Sunday, February 1, 2009

Jewellery

Many people find it hard to believe that the inception of jewelry occurred 100,000 years ago as evidenced by mollusk jewelry found in South Africa. Mollusks are small snails and clams, and their shells were used to fashion this jewelry, although it was no doubt for more functional purposes (such as holding a garment together) than it was for adorning people. In the earliest days, natural material was used, such as animal teeth, shells, bone, wood and stone.
The first period during which jewelry was used extensively to adorn people was the Georgian era beginning in the 1760's. Larger size jewelry from the past was replaced by delicate smaller forms. It is very difficult to locate jewelry from this period, but jewelry from the Victorian period beginning in the mid 1800's under the reign of Queen Victoria is a different story. The Victorian era ended in 1901 upon the death of the Queen.
The young Queen, who was crowned at eighteen, not only loved jewelry, but also designed it. In favor were cameos carved of conch shells by Italians. Women were known to travel to Italy to purchase necklaces, earrings, and brooches of cameo designs, and lava jewelry made from colored lava of Mt. Vesuvius. Soon the industrial revolution saw the manufacture of jewelry, and resulted in the end of the hand carving.
The Queen also got credit for the charm bracelet, and had a number of charms designed. She often gave jewelry as gifts to family and friends. Jewelry had been a status symbol of the wealthy, or to accompany fashionable outfits, but the emergence of the middle class created a demand for a larger quantities being produced. Queen Victoria continued to set the trend for other women, and her romantic nature as well as nature itself were reflected in jewelry designed with birds, hearts, butterflies, dragonflies, gemstone embellished flowers, ribbons, and bows. Jewelry containing the hair of both the living and dead was especially popular. Some of these pieces were very intricate in their design. Lockets were also used to hold the hair or pictures of the deceased.

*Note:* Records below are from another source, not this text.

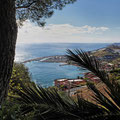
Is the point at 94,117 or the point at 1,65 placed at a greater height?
the point at 1,65

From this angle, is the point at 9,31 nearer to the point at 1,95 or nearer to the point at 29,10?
the point at 1,95

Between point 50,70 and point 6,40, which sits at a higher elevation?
point 6,40

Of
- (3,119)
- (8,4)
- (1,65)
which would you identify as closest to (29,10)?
(8,4)

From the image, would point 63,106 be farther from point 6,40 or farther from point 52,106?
point 6,40

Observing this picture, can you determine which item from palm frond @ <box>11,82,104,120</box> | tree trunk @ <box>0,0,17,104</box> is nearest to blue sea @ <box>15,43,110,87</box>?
palm frond @ <box>11,82,104,120</box>

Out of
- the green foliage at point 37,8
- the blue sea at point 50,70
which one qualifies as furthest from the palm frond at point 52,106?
the green foliage at point 37,8

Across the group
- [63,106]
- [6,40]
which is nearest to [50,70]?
[6,40]

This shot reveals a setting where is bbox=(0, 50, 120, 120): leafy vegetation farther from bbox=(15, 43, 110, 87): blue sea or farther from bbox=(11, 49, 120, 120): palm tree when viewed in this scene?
bbox=(15, 43, 110, 87): blue sea

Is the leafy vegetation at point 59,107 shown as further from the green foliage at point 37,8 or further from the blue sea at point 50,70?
the green foliage at point 37,8
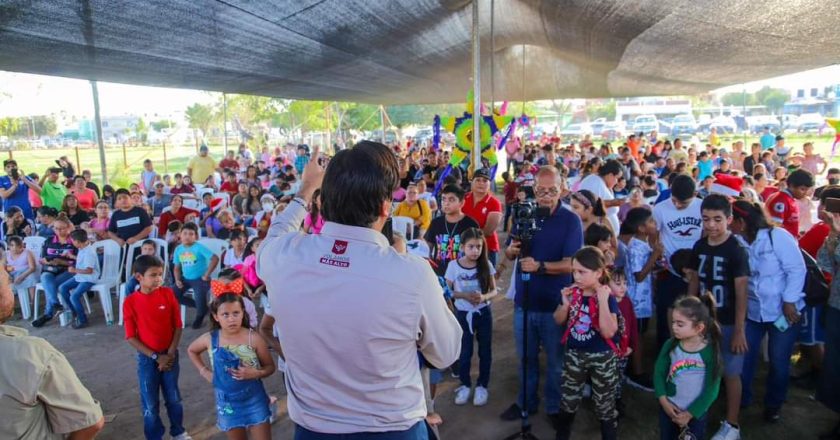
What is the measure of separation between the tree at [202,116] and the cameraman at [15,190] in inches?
1165

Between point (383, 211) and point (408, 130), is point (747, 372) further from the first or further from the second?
point (408, 130)

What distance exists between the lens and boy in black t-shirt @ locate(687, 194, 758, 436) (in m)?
2.85

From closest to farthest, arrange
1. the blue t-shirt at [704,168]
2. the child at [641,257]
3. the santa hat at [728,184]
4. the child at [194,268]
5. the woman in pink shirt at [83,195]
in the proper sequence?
the child at [641,257] → the santa hat at [728,184] → the child at [194,268] → the woman in pink shirt at [83,195] → the blue t-shirt at [704,168]

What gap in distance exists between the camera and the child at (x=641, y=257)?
3.80 meters

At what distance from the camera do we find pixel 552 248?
3070 mm

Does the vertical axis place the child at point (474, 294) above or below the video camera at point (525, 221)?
below

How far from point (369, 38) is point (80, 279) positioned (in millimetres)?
4283

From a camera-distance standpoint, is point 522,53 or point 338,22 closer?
point 338,22

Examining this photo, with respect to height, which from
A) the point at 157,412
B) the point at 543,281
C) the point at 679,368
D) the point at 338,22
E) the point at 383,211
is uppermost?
the point at 338,22

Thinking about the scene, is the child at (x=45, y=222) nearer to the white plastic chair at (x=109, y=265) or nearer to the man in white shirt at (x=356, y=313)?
the white plastic chair at (x=109, y=265)

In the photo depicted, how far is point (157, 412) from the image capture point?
3084 millimetres

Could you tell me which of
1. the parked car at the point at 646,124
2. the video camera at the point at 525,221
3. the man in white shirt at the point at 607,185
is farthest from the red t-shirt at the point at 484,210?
the parked car at the point at 646,124

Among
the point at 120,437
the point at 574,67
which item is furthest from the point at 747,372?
the point at 574,67

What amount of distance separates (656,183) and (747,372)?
13.2 ft
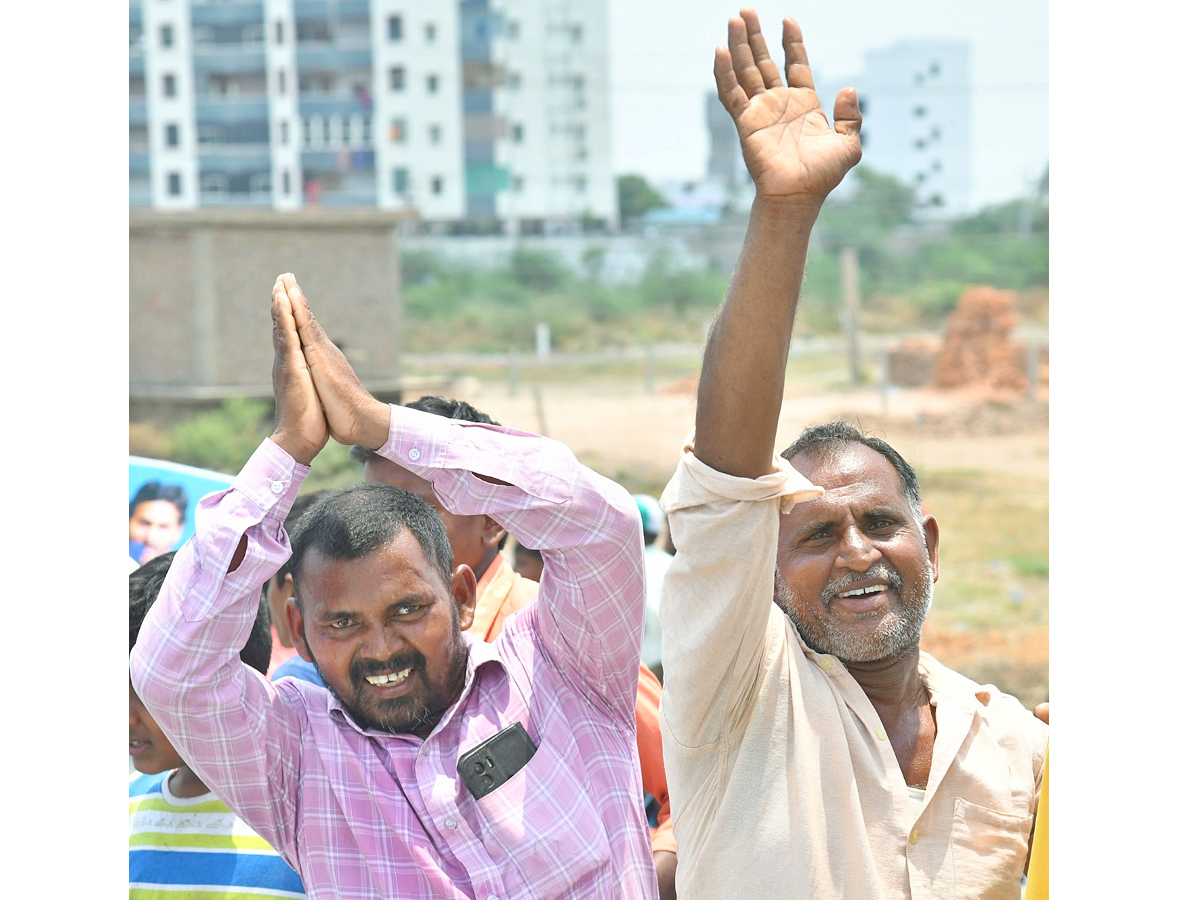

Victoria also preferred serpent designs, a symbol of eternal love, and her engagement ring from Prince Albert in 1840 was a serpent designed with an emerald in its head. Terms of endearment such as "dearest" or "regard" often appeared on engagement rings. A brooch of sapphires and diamonds, a gift from her husband-to-be, adorned her wedding dress. The Queen also favored opals, but other affordable semi-precious stones appealed to the mass market such as amethyst, coral, pearls, turquoise and garnet. Ivory, seed pearls, bog oak, smoky quartz, jasper, agate, enamel, ,petrified wood, marble, as well as gold and silver found in Scottish jewelry were also popular with the public, as tartan plaids became fashionable after the Queen's children started wearing them.
New finds of gold resulted in creating different methods of gold processing, and gold jewelry became more affordable. Diamonds, because of South Africa diamond mines opening, were also becoming within the reach of the middle class. In 1861, Victoria's husband Prince Albert died, and so-called mourning jewelry made of black stones such as onyx, jet and black enamel were in vogue. They were commonly worn by relatives of the deceased. Jet was carved into necklaces, earrings, and pins. The suffragette movement was beginning and the black jewelry continued to be fashionable. Sets of jewelry were introduced during this period.
Today Victorian jewelry can be found in antique shops and at estate sales. Some reproductions of the jewelry are also sold as Victorian jewelry still has an allure for the public.